■ STORED ROWS ■
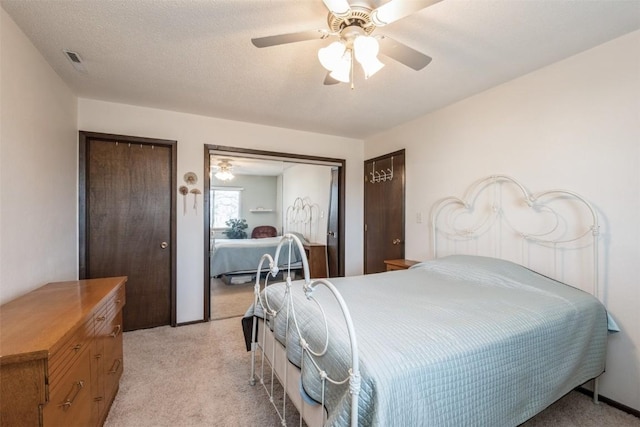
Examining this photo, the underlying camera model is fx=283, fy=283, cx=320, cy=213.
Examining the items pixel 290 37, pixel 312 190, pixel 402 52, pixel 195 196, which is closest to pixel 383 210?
pixel 312 190

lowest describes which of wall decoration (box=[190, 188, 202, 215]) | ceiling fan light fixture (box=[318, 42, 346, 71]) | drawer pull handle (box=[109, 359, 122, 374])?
drawer pull handle (box=[109, 359, 122, 374])

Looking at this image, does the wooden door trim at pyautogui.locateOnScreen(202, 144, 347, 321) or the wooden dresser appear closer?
the wooden dresser

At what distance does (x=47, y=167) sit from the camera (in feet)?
7.02

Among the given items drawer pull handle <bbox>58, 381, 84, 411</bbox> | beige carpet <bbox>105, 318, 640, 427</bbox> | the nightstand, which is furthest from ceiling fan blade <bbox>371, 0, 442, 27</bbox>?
the nightstand

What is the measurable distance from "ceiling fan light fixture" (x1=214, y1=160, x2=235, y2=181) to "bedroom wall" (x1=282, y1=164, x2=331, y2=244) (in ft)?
2.93

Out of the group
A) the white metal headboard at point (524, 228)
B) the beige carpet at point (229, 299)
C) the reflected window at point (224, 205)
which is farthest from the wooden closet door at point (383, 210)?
the reflected window at point (224, 205)

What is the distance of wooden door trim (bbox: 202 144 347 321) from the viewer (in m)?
3.37

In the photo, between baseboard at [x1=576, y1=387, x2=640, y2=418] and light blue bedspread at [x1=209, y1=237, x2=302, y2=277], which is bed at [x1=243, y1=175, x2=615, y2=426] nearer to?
baseboard at [x1=576, y1=387, x2=640, y2=418]

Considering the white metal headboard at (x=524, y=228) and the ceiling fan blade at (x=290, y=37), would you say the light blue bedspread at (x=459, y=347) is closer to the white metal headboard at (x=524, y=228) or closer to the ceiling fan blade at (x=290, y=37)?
the white metal headboard at (x=524, y=228)

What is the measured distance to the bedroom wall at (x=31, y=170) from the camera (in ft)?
5.24

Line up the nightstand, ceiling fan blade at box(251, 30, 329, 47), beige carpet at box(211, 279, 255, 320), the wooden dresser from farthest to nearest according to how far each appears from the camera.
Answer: beige carpet at box(211, 279, 255, 320), the nightstand, ceiling fan blade at box(251, 30, 329, 47), the wooden dresser

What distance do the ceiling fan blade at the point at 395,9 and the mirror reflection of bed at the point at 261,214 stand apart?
2900mm

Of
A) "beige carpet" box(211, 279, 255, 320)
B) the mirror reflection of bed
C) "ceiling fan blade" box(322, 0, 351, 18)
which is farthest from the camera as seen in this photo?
the mirror reflection of bed

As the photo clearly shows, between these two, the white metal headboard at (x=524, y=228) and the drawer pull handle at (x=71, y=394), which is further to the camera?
the white metal headboard at (x=524, y=228)
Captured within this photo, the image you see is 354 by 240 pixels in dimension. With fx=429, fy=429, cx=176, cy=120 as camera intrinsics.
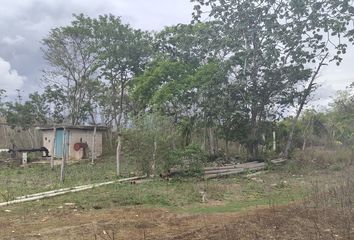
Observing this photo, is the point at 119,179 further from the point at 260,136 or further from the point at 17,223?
the point at 260,136

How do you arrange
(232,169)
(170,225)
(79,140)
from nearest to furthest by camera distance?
(170,225) < (232,169) < (79,140)

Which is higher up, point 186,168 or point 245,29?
point 245,29

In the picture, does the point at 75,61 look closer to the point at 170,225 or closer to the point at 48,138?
the point at 48,138

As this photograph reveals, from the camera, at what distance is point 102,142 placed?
92.6 feet

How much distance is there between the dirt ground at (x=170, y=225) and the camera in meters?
6.26

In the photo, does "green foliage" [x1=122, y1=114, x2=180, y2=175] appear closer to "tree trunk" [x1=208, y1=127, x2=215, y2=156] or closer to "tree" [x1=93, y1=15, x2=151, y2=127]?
"tree trunk" [x1=208, y1=127, x2=215, y2=156]

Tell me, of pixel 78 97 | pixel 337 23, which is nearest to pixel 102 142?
pixel 78 97

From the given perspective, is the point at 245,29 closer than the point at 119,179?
No

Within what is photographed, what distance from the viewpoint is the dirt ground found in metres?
6.26

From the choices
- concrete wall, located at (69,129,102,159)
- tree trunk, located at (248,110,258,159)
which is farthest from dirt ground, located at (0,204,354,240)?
concrete wall, located at (69,129,102,159)

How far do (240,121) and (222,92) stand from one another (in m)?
1.66

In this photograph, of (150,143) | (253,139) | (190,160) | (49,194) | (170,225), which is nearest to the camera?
(170,225)

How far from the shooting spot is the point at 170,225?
23.8 feet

■ DIRECTIVE ■
Could you copy out the entire listing above word for word, leaving out the pictures?

■ ANSWER FOR THIS EXERCISE ■
Examining this photo, the underlying camera model is fx=283, fy=283, cx=320, cy=213.
Examining the items pixel 290 37, pixel 312 190, pixel 402 52, pixel 195 196, which is closest to pixel 383 210?
pixel 312 190

lowest describes which of wall decoration (box=[190, 188, 202, 215]) | ceiling fan light fixture (box=[318, 42, 346, 71]) | drawer pull handle (box=[109, 359, 122, 374])?
drawer pull handle (box=[109, 359, 122, 374])

Looking at this image, does the wooden door trim at pyautogui.locateOnScreen(202, 144, 347, 321) or the wooden dresser appear closer?
the wooden dresser

At what distance does (x=47, y=167) sit from the camera (in feet)?
7.02

Among the given items drawer pull handle <bbox>58, 381, 84, 411</bbox> | beige carpet <bbox>105, 318, 640, 427</bbox> | the nightstand, which is furthest from ceiling fan blade <bbox>371, 0, 442, 27</bbox>?
the nightstand

What is the measurable distance from "ceiling fan light fixture" (x1=214, y1=160, x2=235, y2=181) to "bedroom wall" (x1=282, y1=164, x2=331, y2=244) (in ft)?
2.93

Out of the group
A) the white metal headboard at point (524, 228)
B) the beige carpet at point (229, 299)
C) the reflected window at point (224, 205)
which is farthest from the wooden closet door at point (383, 210)?
the reflected window at point (224, 205)

What is the distance of wooden door trim (bbox: 202 144 347 321) from the viewer (in m)?
3.37

In the photo, between baseboard at [x1=576, y1=387, x2=640, y2=418] and light blue bedspread at [x1=209, y1=237, x2=302, y2=277], which is bed at [x1=243, y1=175, x2=615, y2=426] nearer to?
baseboard at [x1=576, y1=387, x2=640, y2=418]

Considering the white metal headboard at (x=524, y=228) and the ceiling fan blade at (x=290, y=37), would you say the light blue bedspread at (x=459, y=347) is closer to the white metal headboard at (x=524, y=228) or closer to the ceiling fan blade at (x=290, y=37)?
the white metal headboard at (x=524, y=228)

What is the measured distance to the bedroom wall at (x=31, y=170) from the camera (in ft)?
5.24

Line up the nightstand, ceiling fan blade at box(251, 30, 329, 47), beige carpet at box(211, 279, 255, 320), the wooden dresser from farthest to nearest according to how far each appears from the camera.
Answer: beige carpet at box(211, 279, 255, 320), the nightstand, ceiling fan blade at box(251, 30, 329, 47), the wooden dresser

What distance do the ceiling fan blade at the point at 395,9 and the mirror reflection of bed at the point at 261,214 stand apart?
2900mm

Of
A) "beige carpet" box(211, 279, 255, 320)
B) the mirror reflection of bed
C) "ceiling fan blade" box(322, 0, 351, 18)
which is farthest from the camera as seen in this photo?
the mirror reflection of bed

As the photo clearly shows, between these two, the white metal headboard at (x=524, y=228) and the drawer pull handle at (x=71, y=394), which is further to the camera?
the white metal headboard at (x=524, y=228)
Captured within this photo, the image you see is 354 by 240 pixels in dimension. With fx=429, fy=429, cx=176, cy=120 as camera intrinsics.
Observing this photo, is the point at 119,179 further from the point at 260,136 or further from the point at 17,223?
the point at 260,136

How do you arrange
(232,169)
(170,225)
(79,140)
from nearest to furthest by camera distance?
(170,225) < (232,169) < (79,140)

Which is higher up, point 186,168 or point 245,29?
point 245,29

In the picture, does the point at 75,61 look closer to the point at 170,225 or closer to the point at 48,138?
the point at 48,138

As this photograph reveals, from the camera, at what distance is point 102,142 placed?
92.6 feet

How much distance is there between the dirt ground at (x=170, y=225) and the camera in meters?
6.26

In the photo, does "green foliage" [x1=122, y1=114, x2=180, y2=175] appear closer to "tree trunk" [x1=208, y1=127, x2=215, y2=156] or closer to "tree" [x1=93, y1=15, x2=151, y2=127]?
"tree trunk" [x1=208, y1=127, x2=215, y2=156]

Tell me, of pixel 78 97 | pixel 337 23, which is nearest to pixel 102 142?
pixel 78 97

From the given perspective, is the point at 245,29 closer than the point at 119,179?
No

Within what is photographed, what distance from the viewpoint is the dirt ground found in metres?
6.26

From the choices
- concrete wall, located at (69,129,102,159)
- tree trunk, located at (248,110,258,159)
which is farthest from dirt ground, located at (0,204,354,240)?
concrete wall, located at (69,129,102,159)

How far do (240,121) and (222,92) stand from one another (in m)?
1.66

In this photograph, of (150,143) | (253,139) | (190,160) | (49,194) | (170,225), which is nearest to the camera?
(170,225)

How far from the shooting spot is the point at 170,225?
23.8 feet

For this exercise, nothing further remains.